__Try it__:
Excluding pictures, what does the listing below contain from the line with "NWT Theory Zaine" up to and including the line with "Foto Annette Haug, ERC Grant 681269 DÉCOR.", word for word?

__Records for this task__:

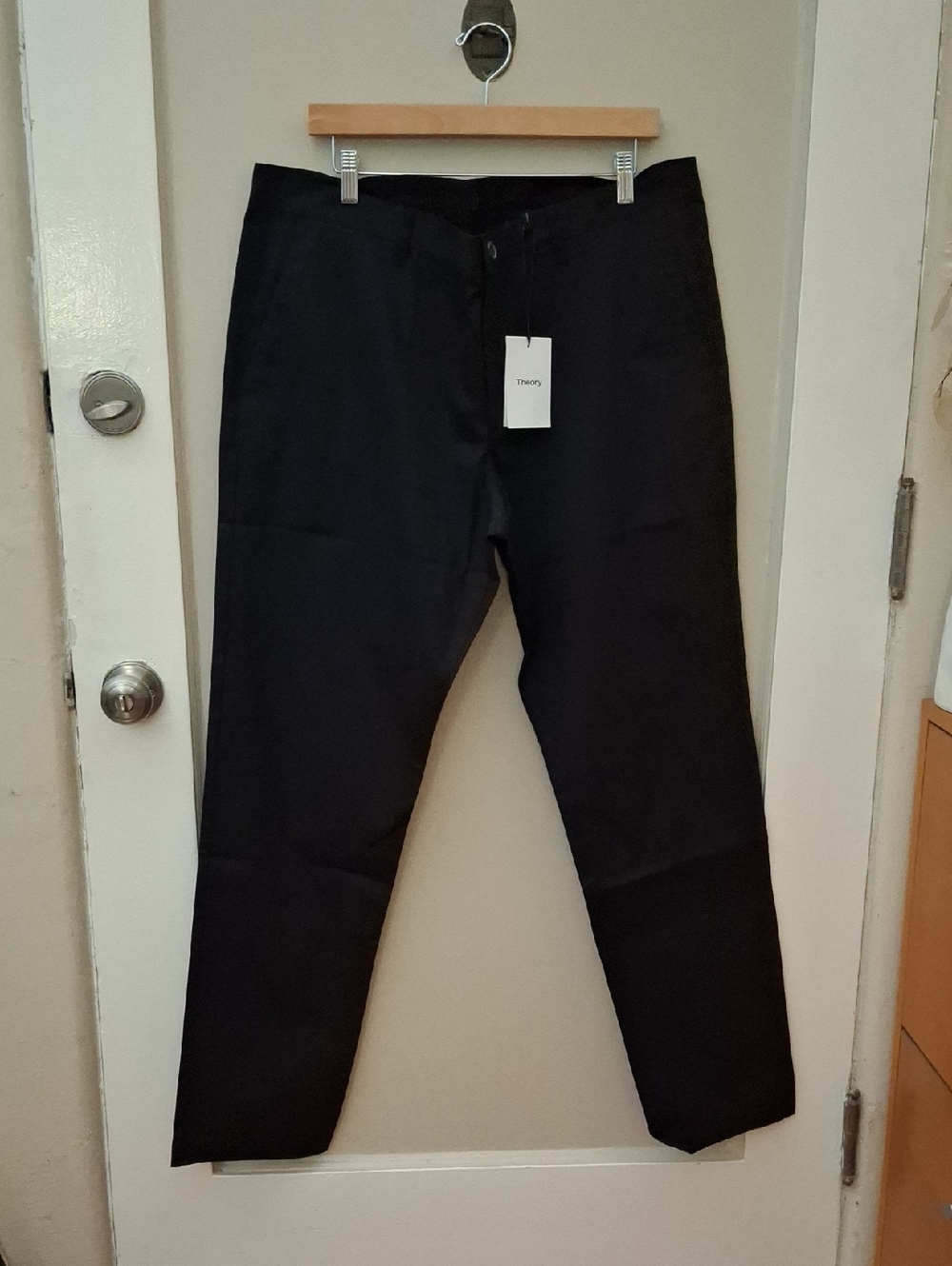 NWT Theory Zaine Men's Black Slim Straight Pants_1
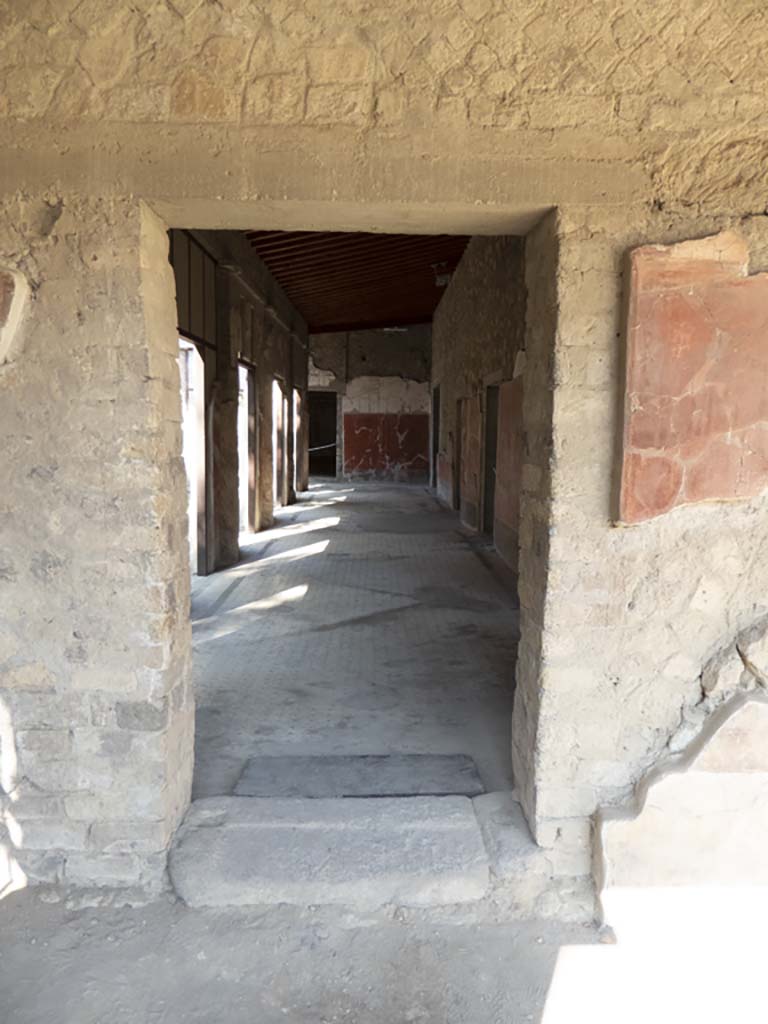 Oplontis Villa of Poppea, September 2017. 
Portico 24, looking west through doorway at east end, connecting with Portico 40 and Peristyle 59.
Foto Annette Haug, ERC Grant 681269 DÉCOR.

==

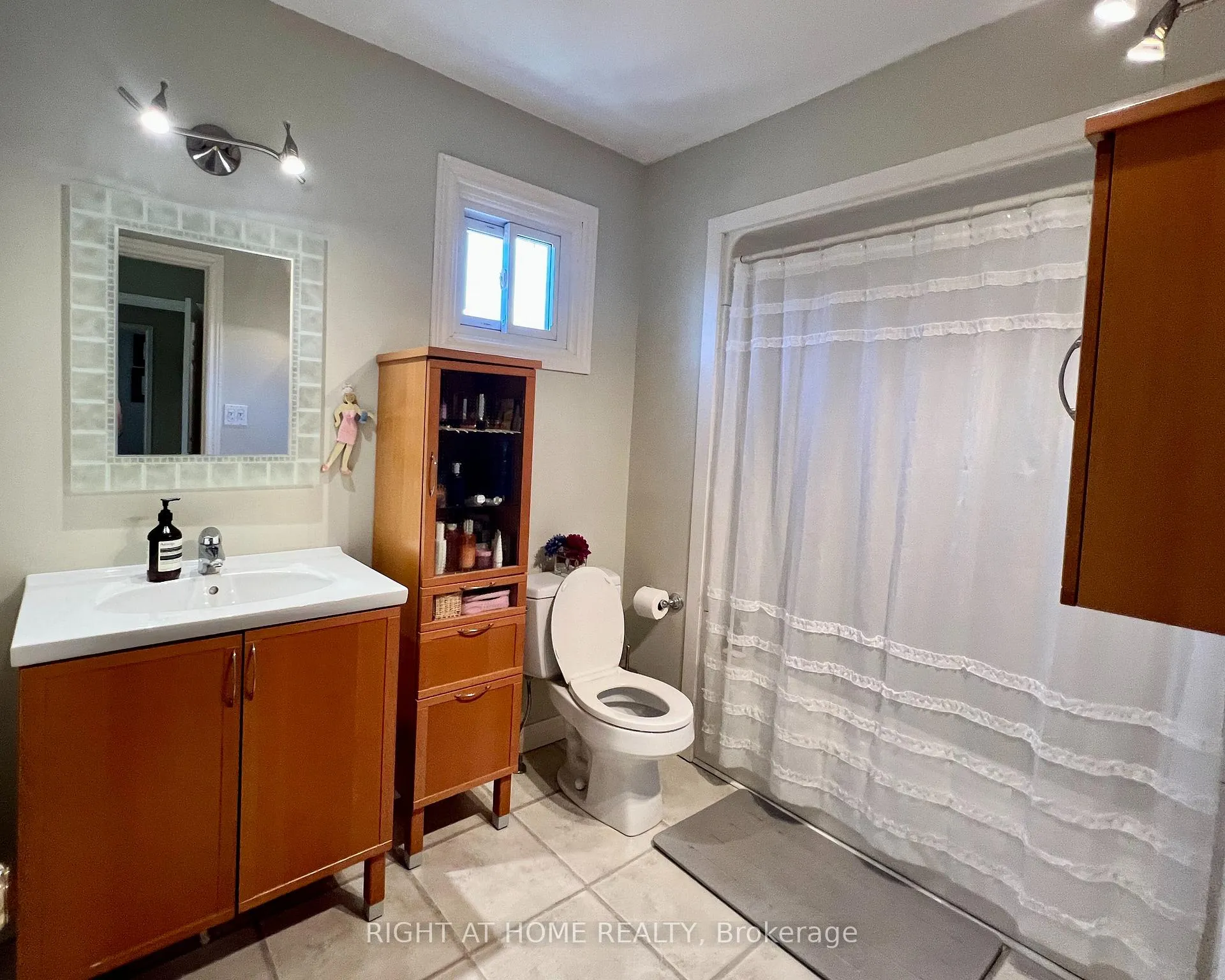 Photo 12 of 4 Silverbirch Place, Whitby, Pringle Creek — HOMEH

__Output for this exercise__:
 NWT Theory Zaine Men's Black Slim Straight Pants_1
 Oplontis Villa of Poppea, September 2017. 
Portico 24, looking west through doorway at east end, connecting with Portico 40 and Peristyle 59.
Foto Annette Haug, ERC Grant 681269 DÉCOR.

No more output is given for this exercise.